Recorded data:
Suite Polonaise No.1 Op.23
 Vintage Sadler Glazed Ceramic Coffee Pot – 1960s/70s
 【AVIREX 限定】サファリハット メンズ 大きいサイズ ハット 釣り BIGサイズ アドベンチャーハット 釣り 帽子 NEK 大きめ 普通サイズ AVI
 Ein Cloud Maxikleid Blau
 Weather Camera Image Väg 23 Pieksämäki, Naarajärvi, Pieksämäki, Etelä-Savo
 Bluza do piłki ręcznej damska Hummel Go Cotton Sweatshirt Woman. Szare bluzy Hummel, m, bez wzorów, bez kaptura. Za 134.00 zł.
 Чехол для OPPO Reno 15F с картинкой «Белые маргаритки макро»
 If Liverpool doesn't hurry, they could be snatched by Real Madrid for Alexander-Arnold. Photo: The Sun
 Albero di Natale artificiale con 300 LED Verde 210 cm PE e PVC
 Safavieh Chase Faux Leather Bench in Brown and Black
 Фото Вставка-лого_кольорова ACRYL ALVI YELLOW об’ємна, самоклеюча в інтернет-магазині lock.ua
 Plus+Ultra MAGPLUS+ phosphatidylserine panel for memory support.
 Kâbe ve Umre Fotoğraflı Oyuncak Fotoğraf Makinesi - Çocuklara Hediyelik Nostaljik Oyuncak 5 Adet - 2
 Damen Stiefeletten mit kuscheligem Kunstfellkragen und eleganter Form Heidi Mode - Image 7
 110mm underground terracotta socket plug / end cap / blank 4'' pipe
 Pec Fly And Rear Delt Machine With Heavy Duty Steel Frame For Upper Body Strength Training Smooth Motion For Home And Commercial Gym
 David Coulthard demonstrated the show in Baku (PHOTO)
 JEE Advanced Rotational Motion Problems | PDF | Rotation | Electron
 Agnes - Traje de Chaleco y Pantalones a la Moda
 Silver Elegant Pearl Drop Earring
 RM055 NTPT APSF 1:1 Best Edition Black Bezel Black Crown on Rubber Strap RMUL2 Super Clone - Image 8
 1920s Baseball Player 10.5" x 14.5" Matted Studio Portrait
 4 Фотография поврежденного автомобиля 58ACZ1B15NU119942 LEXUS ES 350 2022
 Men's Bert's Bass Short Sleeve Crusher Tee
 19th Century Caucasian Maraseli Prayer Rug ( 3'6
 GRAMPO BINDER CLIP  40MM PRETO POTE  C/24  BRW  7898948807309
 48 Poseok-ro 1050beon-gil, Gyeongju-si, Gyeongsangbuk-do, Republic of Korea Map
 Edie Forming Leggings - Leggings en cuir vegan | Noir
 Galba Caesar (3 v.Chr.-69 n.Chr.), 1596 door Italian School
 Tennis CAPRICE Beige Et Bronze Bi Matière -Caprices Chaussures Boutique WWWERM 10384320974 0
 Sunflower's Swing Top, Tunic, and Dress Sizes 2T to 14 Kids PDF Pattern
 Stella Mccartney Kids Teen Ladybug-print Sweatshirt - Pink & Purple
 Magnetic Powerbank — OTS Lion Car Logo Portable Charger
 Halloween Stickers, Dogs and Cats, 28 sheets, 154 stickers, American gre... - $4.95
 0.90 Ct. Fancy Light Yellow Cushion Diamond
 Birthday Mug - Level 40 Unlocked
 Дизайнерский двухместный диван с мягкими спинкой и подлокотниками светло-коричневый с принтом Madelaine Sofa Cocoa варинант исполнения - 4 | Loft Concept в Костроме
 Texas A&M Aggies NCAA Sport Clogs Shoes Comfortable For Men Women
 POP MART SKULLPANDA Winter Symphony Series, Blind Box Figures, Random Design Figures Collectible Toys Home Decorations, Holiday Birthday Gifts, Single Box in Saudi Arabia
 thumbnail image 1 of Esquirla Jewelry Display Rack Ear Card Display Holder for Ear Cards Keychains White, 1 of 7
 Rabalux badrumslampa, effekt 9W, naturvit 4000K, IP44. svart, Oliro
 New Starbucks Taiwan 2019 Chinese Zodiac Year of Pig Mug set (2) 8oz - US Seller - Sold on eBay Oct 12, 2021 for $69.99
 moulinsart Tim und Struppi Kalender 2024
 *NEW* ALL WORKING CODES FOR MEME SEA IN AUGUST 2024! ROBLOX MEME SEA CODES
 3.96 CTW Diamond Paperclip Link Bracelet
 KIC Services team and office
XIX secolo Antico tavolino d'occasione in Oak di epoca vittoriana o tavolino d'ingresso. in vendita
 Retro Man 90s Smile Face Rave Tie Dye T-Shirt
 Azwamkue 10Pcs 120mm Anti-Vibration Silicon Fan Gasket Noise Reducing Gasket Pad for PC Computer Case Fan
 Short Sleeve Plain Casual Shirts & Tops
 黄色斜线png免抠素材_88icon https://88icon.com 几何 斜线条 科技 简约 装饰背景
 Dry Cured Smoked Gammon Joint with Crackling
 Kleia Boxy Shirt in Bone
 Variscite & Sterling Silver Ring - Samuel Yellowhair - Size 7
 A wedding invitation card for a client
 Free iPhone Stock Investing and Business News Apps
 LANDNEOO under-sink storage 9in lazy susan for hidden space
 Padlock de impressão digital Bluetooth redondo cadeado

Exercise instructions ::
Your response must repeat the entries above exactly, in full.

Written response ::
Suite Polonaise No.1 Op.23
 Vintage Sadler Glazed Ceramic Coffee Pot – 1960s/70s
 【AVIREX 限定】サファリハット メンズ 大きいサイズ ハット 釣り BIGサイズ アドベンチャーハット 釣り 帽子 NEK 大きめ 普通サイズ AVI
 Ein Cloud Maxikleid Blau
 Weather Camera Image Väg 23 Pieksämäki, Naarajärvi, Pieksämäki, Etelä-Savo
 Bluza do piłki ręcznej damska Hummel Go Cotton Sweatshirt Woman. Szare bluzy Hummel, m, bez wzorów, bez kaptura. Za 134.00 zł.
 Чехол для OPPO Reno 15F с картинкой «Белые маргаритки макро»
 If Liverpool doesn't hurry, they could be snatched by Real Madrid for Alexander-Arnold. Photo: The Sun
 Albero di Natale artificiale con 300 LED Verde 210 cm PE e PVC
 Safavieh Chase Faux Leather Bench in Brown and Black
 Фото Вставка-лого_кольорова ACRYL ALVI YELLOW об’ємна, самоклеюча в інтернет-магазині lock.ua
 Plus+Ultra MAGPLUS+ phosphatidylserine panel for memory support.
 Kâbe ve Umre Fotoğraflı Oyuncak Fotoğraf Makinesi - Çocuklara Hediyelik Nostaljik Oyuncak 5 Adet - 2
 Damen Stiefeletten mit kuscheligem Kunstfellkragen und eleganter Form Heidi Mode - Image 7
 110mm underground terracotta socket plug / end cap / blank 4'' pipe
 Pec Fly And Rear Delt Machine With Heavy Duty Steel Frame For Upper Body Strength Training Smooth Motion For Home And Commercial Gym
 David Coulthard demonstrated the show in Baku (PHOTO)
 JEE Advanced Rotational Motion Problems | PDF | Rotation | Electron
 Agnes - Traje de Chaleco y Pantalones a la Moda
 Silver Elegant Pearl Drop Earring
 RM055 NTPT APSF 1:1 Best Edition Black Bezel Black Crown on Rubber Strap RMUL2 Super Clone - Image 8
 1920s Baseball Player 10.5" x 14.5" Matted Studio Portrait
 4 Фотография поврежденного автомобиля 58ACZ1B15NU119942 LEXUS ES 350 2022
 Men's Bert's Bass Short Sleeve Crusher Tee
 19th Century Caucasian Maraseli Prayer Rug ( 3'6
 GRAMPO BINDER CLIP  40MM PRETO POTE  C/24  BRW  7898948807309
 48 Poseok-ro 1050beon-gil, Gyeongju-si, Gyeongsangbuk-do, Republic of Korea Map
 Edie Forming Leggings - Leggings en cuir vegan | Noir
 Galba Caesar (3 v.Chr.-69 n.Chr.), 1596 door Italian School
 Tennis CAPRICE Beige Et Bronze Bi Matière -Caprices Chaussures Boutique WWWERM 10384320974 0
 Sunflower's Swing Top, Tunic, and Dress Sizes 2T to 14 Kids PDF Pattern
 Stella Mccartney Kids Teen Ladybug-print Sweatshirt - Pink & Purple
 Magnetic Powerbank — OTS Lion Car Logo Portable Charger
 Halloween Stickers, Dogs and Cats, 28 sheets, 154 stickers, American gre... - $4.95
 0.90 Ct. Fancy Light Yellow Cushion Diamond
 Birthday Mug - Level 40 Unlocked
 Дизайнерский двухместный диван с мягкими спинкой и подлокотниками светло-коричневый с принтом Madelaine Sofa Cocoa варинант исполнения - 4 | Loft Concept в Костроме
 Texas A&M Aggies NCAA Sport Clogs Shoes Comfortable For Men Women
 POP MART SKULLPANDA Winter Symphony Series, Blind Box Figures, Random Design Figures Collectible Toys Home Decorations, Holiday Birthday Gifts, Single Box in Saudi Arabia
 thumbnail image 1 of Esquirla Jewelry Display Rack Ear Card Display Holder for Ear Cards Keychains White, 1 of 7
 Rabalux badrumslampa, effekt 9W, naturvit 4000K, IP44. svart, Oliro
 New Starbucks Taiwan 2019 Chinese Zodiac Year of Pig Mug set (2) 8oz - US Seller - Sold on eBay Oct 12, 2021 for $69.99
 moulinsart Tim und Struppi Kalender 2024
 *NEW* ALL WORKING CODES FOR MEME SEA IN AUGUST 2024! ROBLOX MEME SEA CODES
 3.96 CTW Diamond Paperclip Link Bracelet
 KIC Services team and office
XIX secolo Antico tavolino d'occasione in Oak di epoca vittoriana o tavolino d'ingresso. in vendita
 Retro Man 90s Smile Face Rave Tie Dye T-Shirt
 Azwamkue 10Pcs 120mm Anti-Vibration Silicon Fan Gasket Noise Reducing Gasket Pad for PC Computer Case Fan
 Short Sleeve Plain Casual Shirts & Tops
 黄色斜线png免抠素材_88icon https://88icon.com 几何 斜线条 科技 简约 装饰背景
 Dry Cured Smoked Gammon Joint with Crackling
 Kleia Boxy Shirt in Bone
 Variscite & Sterling Silver Ring - Samuel Yellowhair - Size 7
 A wedding invitation card for a client
 Free iPhone Stock Investing and Business News Apps
 LANDNEOO under-sink storage 9in lazy susan for hidden space
 Padlock de impressão digital Bluetooth redondo cadeado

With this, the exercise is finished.